Pijm, comme hypnotisé, répétait les paroles en même temps que le petit homme.

-          Aucun de celles et ceux qui étaient présents n’oubliera jamais cette heure magique, reprit Tin Quiète. Quand Juliette eut fini, il y eut un silence de quelques secondes, puis les applaudissements éclatèrent. L’assemblée se mit debout pour applaudir, à l’exception d’Emilienne, toujours impassible, et d’André sur le genou duquel elle avait posé sa main. Ce n’est que lorsque Juliette vint vers elle qu’elle se leva. Juliette la serra dans ses bras, puis la tenant par les épaules, la regarda et vit deux larmes couler sur les joues d’Emilienne qui lui murmura : « même lorsque le nuage le cache, le soleil reste au firmament… » . Après un bref sourire, elle se ressaisit et passa dans l’ombre des grands arbres avant de rentrer dans la maison pour regagner une chambre qui lui avait été préparée. René remercia les invités qui repartirent lentement dans la nuit avec leurs voitures à chevaux. Il fit rentrer Anna et André dans la maison, puis ressortit pour accompagner avec Juliette les musiciens vers leurs chambres. Emilienne repartit dès le lendemain, ignorant encore qu’elle reviendrait bientôt à La Furetière. Juliette resta encore deux ou trois jours puis repartit aussi. Elle ne savait pas qu’elle ne reviendrait jamais.
-          Elles ne se reverront donc pas ? Demande Pijm.

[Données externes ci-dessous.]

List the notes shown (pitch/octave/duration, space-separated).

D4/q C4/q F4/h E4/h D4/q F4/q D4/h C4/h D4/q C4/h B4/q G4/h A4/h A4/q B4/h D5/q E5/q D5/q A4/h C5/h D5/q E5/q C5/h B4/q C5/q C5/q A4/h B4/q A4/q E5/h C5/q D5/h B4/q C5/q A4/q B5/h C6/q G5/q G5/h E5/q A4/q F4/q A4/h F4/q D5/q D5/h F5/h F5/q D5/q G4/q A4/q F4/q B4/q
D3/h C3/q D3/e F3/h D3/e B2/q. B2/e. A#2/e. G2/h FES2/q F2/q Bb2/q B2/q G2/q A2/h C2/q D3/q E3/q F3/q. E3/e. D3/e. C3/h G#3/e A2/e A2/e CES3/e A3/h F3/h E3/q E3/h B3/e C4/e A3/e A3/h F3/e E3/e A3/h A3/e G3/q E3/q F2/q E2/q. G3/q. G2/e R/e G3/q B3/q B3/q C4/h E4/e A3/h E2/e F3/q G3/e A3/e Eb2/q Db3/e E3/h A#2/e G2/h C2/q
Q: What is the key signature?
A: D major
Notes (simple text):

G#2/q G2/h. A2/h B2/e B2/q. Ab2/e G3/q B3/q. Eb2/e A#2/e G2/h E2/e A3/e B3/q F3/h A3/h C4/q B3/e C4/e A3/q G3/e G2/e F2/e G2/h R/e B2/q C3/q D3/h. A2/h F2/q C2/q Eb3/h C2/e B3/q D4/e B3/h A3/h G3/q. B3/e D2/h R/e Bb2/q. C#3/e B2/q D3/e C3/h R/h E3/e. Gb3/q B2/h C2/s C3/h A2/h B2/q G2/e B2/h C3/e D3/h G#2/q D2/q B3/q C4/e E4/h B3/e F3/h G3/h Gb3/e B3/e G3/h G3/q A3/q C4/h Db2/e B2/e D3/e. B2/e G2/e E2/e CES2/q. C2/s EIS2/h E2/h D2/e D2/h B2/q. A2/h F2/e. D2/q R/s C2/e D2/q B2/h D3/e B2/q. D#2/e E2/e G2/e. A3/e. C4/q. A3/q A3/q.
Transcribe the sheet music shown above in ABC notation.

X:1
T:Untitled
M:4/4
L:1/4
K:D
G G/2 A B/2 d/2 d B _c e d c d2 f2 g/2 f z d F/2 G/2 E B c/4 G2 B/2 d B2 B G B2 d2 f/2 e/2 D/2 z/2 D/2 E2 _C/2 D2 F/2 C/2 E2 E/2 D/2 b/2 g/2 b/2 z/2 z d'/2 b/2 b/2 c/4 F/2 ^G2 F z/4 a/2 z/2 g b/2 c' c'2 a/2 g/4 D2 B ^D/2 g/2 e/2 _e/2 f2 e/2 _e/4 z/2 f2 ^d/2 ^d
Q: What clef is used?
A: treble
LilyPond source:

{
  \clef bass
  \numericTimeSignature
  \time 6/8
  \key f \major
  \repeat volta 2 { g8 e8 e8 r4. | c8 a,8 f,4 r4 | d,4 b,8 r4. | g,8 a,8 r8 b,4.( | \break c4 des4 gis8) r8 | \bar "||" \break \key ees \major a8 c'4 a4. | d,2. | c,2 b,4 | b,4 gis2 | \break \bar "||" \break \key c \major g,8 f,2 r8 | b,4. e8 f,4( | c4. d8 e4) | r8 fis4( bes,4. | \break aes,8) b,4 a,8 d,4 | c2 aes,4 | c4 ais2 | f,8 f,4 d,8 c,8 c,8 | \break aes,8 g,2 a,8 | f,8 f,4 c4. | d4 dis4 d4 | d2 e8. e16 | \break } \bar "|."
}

-          Non. Car Juliette mourra moins d’un an plus tard. Elle contractera une pneumonie sur le bateau qui la menait de Carthagène à Palerme. Elle fut débarquée à Tunis pour y entrer dans un hôpital, mais la maladie l’a emportée. Son corps sera ramené en France et elle sera inhumée à Toulouse.
-          Et Raymond ?
-          Pas si vite, il me faut encore parler de René et surtout d’Anna. Et du retour d’Emilienne. Cette soirée fut un moment culminant dans l’histoire de cette maison. André modifiera ultérieurement une partie de l’intérieur, fera agrandir les écuries et créera la gloriette, mais  la maison était terminée dans la forme où tu l’as vue. Le parc, car c’était vraiment un parc, entourait la maison. Le récital de Juliette a vraiment couronné cette période. Mais déjà, Anna avait commencé à être malade.
-          Elle aussi ? s’étonne Pijm.
-          Oh oui, mais c’est d’une maladie de l’esprit plus que du corps. J’ai déjà dit, je pense, qu’Anna devenait dépressive. Les périodes de dépression se succédèrent et, dans son isolement, elle devint aussi d’une jalousie maladive. Elle avait, pendant ses accès de jalousie, un comportement qui devenait excessif et violent. Pendant les périodes de dépression qui suivaient, elle avait tenté une fois de mettre fin à ses jours. René était souvent absent et les quelques domestiques de la maisonnée avaient bien du mal avec elle. La gouvernante qui avait été engagée pour s’occuper d’André demanda à ce qu’une garde-malade, ou une infirmière, soit auprès d’Anna. Mais Anna ne voulait pas en entendre parler et René dut interrompre un de ses voyages d’affaires pour revenir à La Furetière. Il ne pouvait rester indéfiniment, il lui fallait trouver une solution. Il écrivit à Emilienne pour la supplier de revenir à La Furetière s’occuper d’Anna. Emilienne revint. Elle prit tout en main. La petite fille à qui Anna avait arraché son enfant n’était plus. Anna sentit s’abattre sur elle la chape de plomb qu’elle avait naguère posée sur sa petite belle-sœur. Froide et taciturne, Emilienne devint maîtresse dans la maison. Anna fut assignée à résidence dans sa chambre la nuit et dans un fauteuil de la salle à manger la journée. En quelques mois, l’altière maîtresse de maison devint une petite vieille quasiment sénile, cette femme que tu as vue ce soir derrière la fenêtre. Plus de scènes, plus de crises, René pouvait être rassuré. Mais sa sœur commençait à lui faire peur. Il voulut l’écarter, la renvoyer à Nantes, mais il était trop tard. Emilienne régnait sur La Furetière, sur son frère et sa belle-sœur. Elle ne témoignait de tendresse qu’à André. A cette époque aussi, elle tenta d’écrire à Raymond, mais en l’absence de réponse, elle ne sut jamais si ses lettres étaient arrivées à destination.